If South African police are to avoid a war of sorts, solid police work should be their weapon of choice.

Fighting fire with fire only escalates violence in violent societies, warns Richard Pithouse, a politics lecturer at Rhodes University in Eastern Cape.

Brazilian police murdered 11 000 people in the cities of Rio de Janeiro and São Paulo from 2003 to 2009, Pithouse says. There, police are geared for war when they raid shanty towns because they are met by criminals brandishing Uzis and other assault weapons.

Comparative international studies have shown that in countries like Brazil “the more violent police become, the more violently criminals react”.

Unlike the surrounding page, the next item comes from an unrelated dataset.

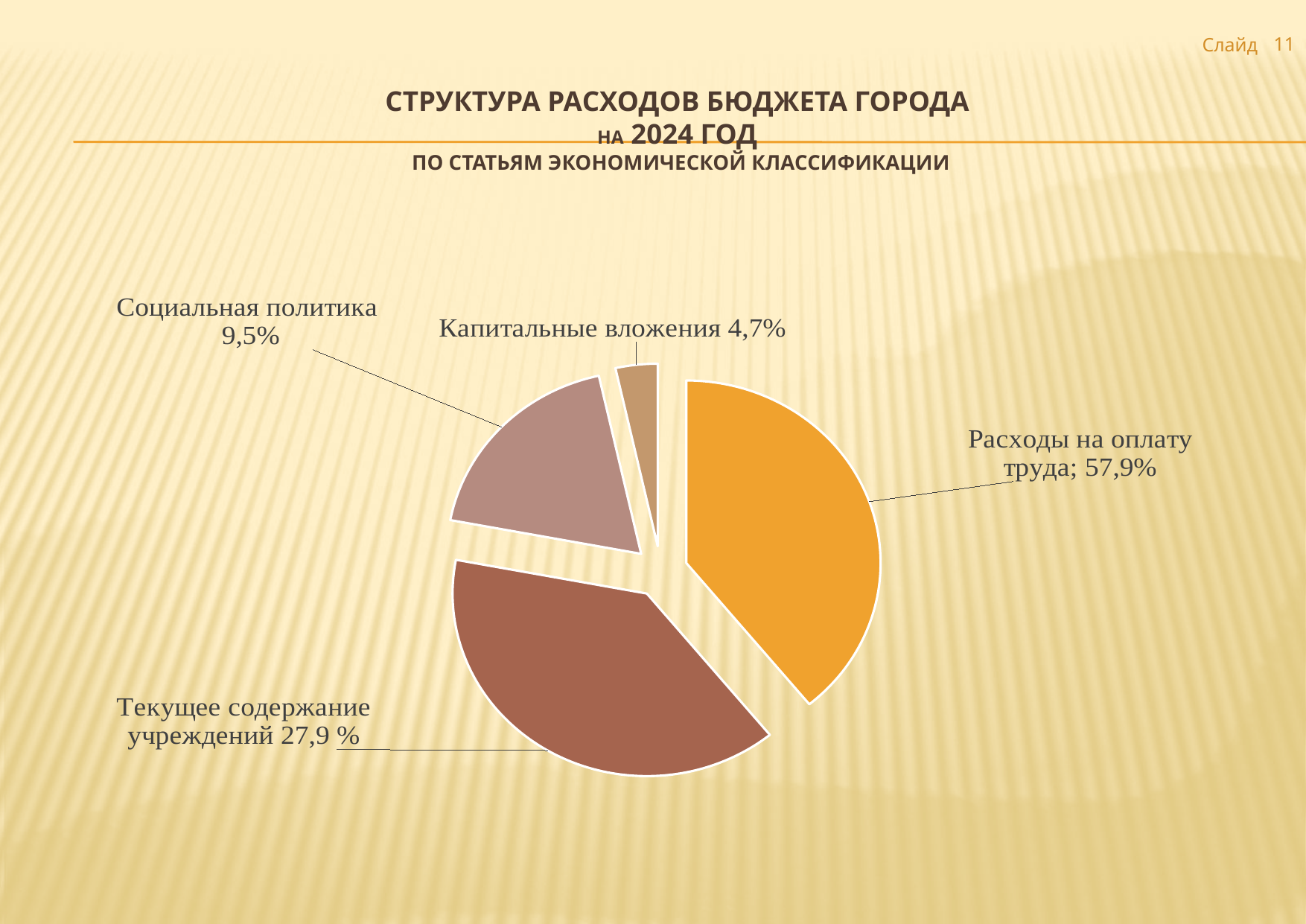
What is the difference in percentage points between "Социальная политика" and "Капитальные вложения"? 4,8 percentage points What share of the pie does "Расходы на оплату труда" have? 57,9% Which is larger: the share for "Социальная политика" or the share for "Капитальные вложения"? Социальная политика How many slices does the pie chart have? 4 What kind of chart is shown on the slide? Pie chart Which category has the smallest slice of the pie? Капитальные вложения What year does the chart title refer to? 2024 What share of the pie does "Капитальные вложения" have? 4,7% What share of the pie does "Текущее содержание учреждений" have? 27,9 % What is the difference in percentage points between "Расходы на оплату труда" and "Текущее содержание учреждений"? 30 percentage points Which category has the largest slice of the pie? Расходы на оплату труда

Locally, social networking sites were abuzz this week with posts showing little sympathy for slain police officers because of an increase in police brutality.

On Monday, after the brutal weekend slaying of Constable Cannon Cloete (23) and Warrant Officer Gershwin Matthee (39) in Wallacedene, near Kraaifontein in Western Cape, a Facebook post read: “That’s excellent, now they know how it feels to lose family members at the hands of police without any adequate reason.”

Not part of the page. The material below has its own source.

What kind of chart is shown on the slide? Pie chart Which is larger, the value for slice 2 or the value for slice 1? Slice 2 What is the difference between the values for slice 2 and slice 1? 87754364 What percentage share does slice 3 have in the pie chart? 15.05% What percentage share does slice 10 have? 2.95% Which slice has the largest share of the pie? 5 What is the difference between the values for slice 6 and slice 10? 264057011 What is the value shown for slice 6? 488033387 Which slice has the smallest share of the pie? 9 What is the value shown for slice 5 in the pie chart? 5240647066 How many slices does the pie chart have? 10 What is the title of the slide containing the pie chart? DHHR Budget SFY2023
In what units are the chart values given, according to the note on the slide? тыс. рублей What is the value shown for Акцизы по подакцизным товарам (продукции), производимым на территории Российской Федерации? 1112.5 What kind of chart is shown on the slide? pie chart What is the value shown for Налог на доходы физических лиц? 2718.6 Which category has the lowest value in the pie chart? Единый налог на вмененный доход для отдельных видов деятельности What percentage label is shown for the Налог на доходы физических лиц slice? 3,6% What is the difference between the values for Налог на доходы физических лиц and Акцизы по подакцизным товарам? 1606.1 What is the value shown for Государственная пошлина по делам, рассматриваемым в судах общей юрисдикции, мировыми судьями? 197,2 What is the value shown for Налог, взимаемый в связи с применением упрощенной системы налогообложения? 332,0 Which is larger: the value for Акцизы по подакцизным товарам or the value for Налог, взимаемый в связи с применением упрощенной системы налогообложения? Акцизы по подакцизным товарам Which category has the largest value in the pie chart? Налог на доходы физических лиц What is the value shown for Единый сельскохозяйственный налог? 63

Many others shared this view, while calls have increased for a ­national summit to address police brutality and police officers being killed in the line of duty.

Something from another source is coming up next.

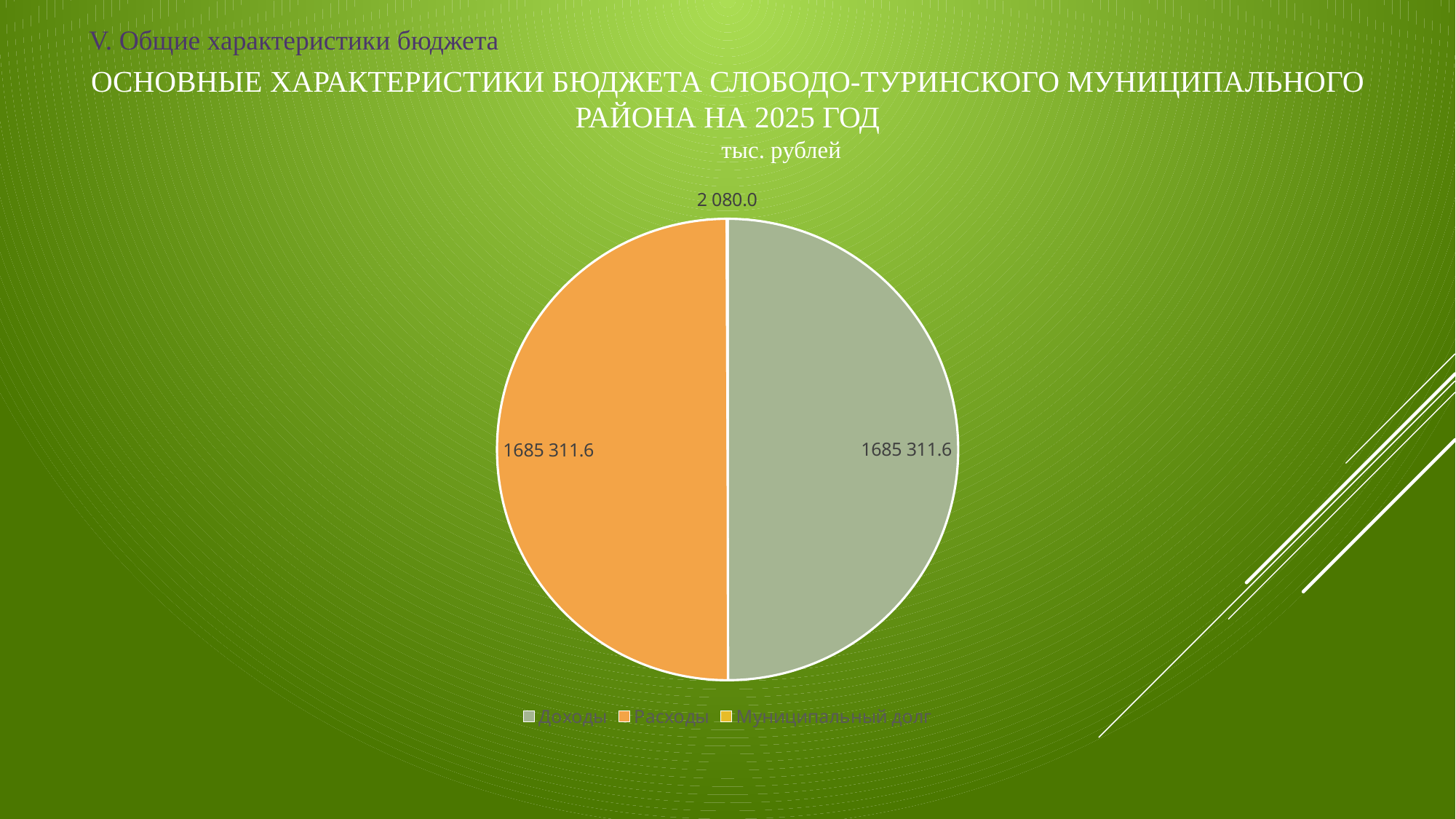
How many slices does the pie chart have? 3 Which category has the smallest slice of the pie? Муниципальный долг What is the value for Муниципальный долг? 2 080.0 In what units are the chart values given, according to the subtitle? тыс. рублей What is the difference between the values for Доходы and Расходы? 0 What is the total of all three values shown on the pie chart? 3 372 703.2 What is the value for Доходы? 1685 311.6 What colour is the Расходы slice? orange What type of chart is shown on the slide? pie chart How many entries does the legend list? 3 Is the value for Доходы larger than, smaller than, or equal to the value for Расходы? equal What is the value for Расходы? 1685 311.6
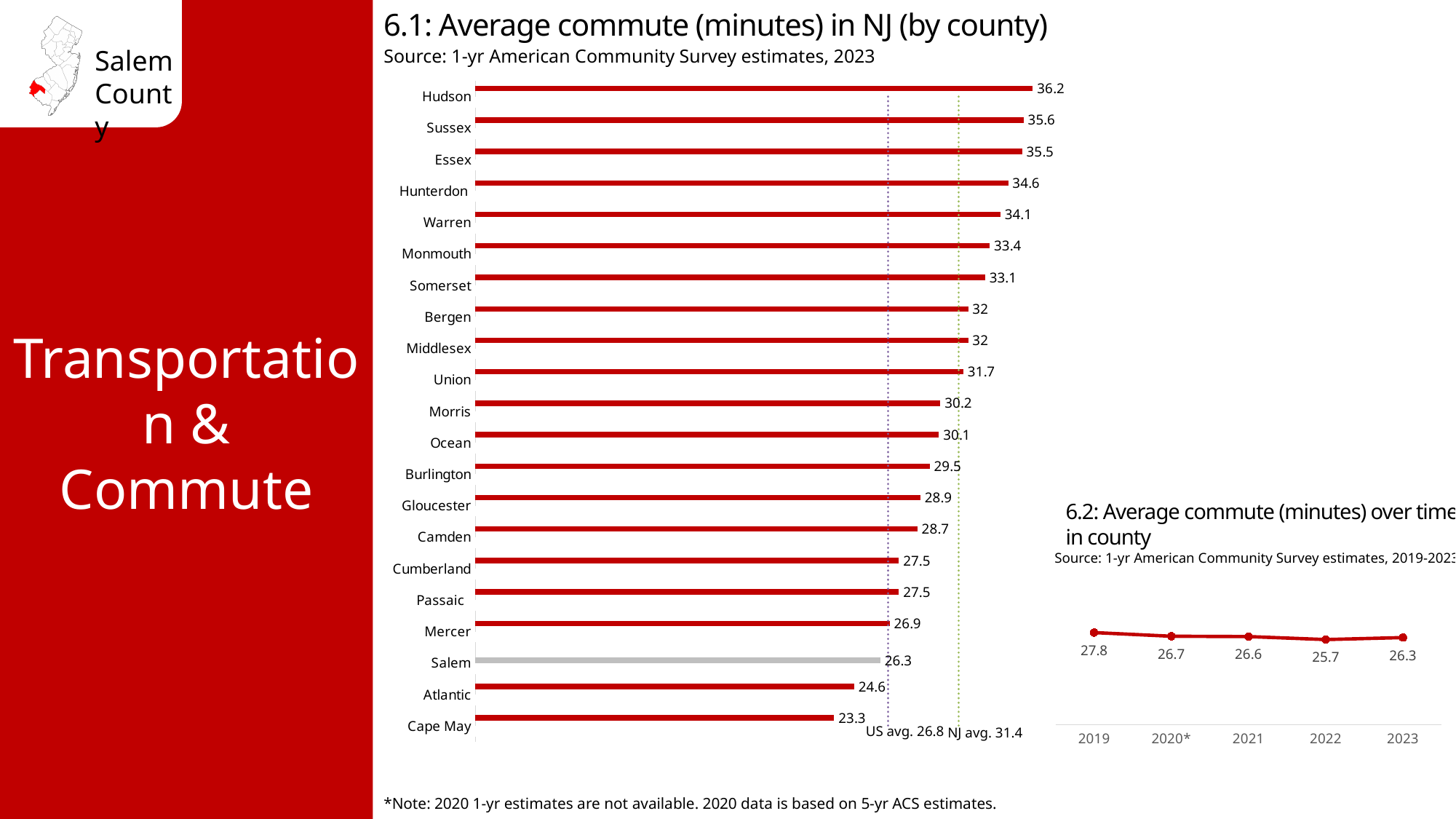
In chart 6.1 (Average commute in NJ by county), how many counties are shown? 21 In chart 6.1 (Average commute in NJ by county), which county has the highest average commute? Hudson What kind of chart is chart 6.1 (Average commute in NJ by county)? Bar chart In chart 6.1, what is the NJ average commute shown by the dotted reference line? 31.4 In chart 6.1 (Average commute in NJ by county), what is the average commute for Salem? 26.3 In chart 6.2 (Average commute over time in county), what is the difference between the 2019 and 2023 values? 1.5 In chart 6.1 (Average commute in NJ by county), what is the difference between Hudson's and Cape May's average commute? 12.9 In chart 6.2 (Average commute over time in county), which year has the highest value? 2019 In chart 6.1 (Average commute in NJ by county), which county has the lowest average commute? Cape May In chart 6.1 (Average commute in NJ by county), what is the average commute for Gloucester? 28.9 In chart 6.1 (Average commute in NJ by county), which has a longer average commute, Mercer or Atlantic? Mercer In chart 6.2 (Average commute over time in county), what is the value for 2022? 25.7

With 88 police officers killed in the last financial year – down from 110 in 2009/10 – and 36 so far this year, General Bheki Cele has lashed out at the “lack of public sympathy” when a police officer is killed.

But Pithouse says the difficulties and dangers facing police officers and the serious problem of police violence “run together”.

Statistics from the Independent Complaints Directorate show that police brutality has increased ­significantly in recent years.

In the 2009/10 financial year, police assualted 1 667 people: 89 more than in 2008/09 and 287 more than in 2007/08.

Last year 524 people were shot dead by police, up from 568 in 2008/09 and 281 in 2005/06.

“In South Africa, when police raid shack settlements, they treat everybody like scum. Ninety percent of people living in shack ­settlements are law abiding, church-going citizens. But police kick down doors and treat everybody as criminals,” says Pithouse.

The result is that these communities do not believe police are there to protect them and so do not assist police in investigations.

“Our conviction rate for criminals is so low that they do not fear being caught. Police have to focus on effective investigations...and not this macho thuggery that only alienates police from law-abiding citizens,” he says.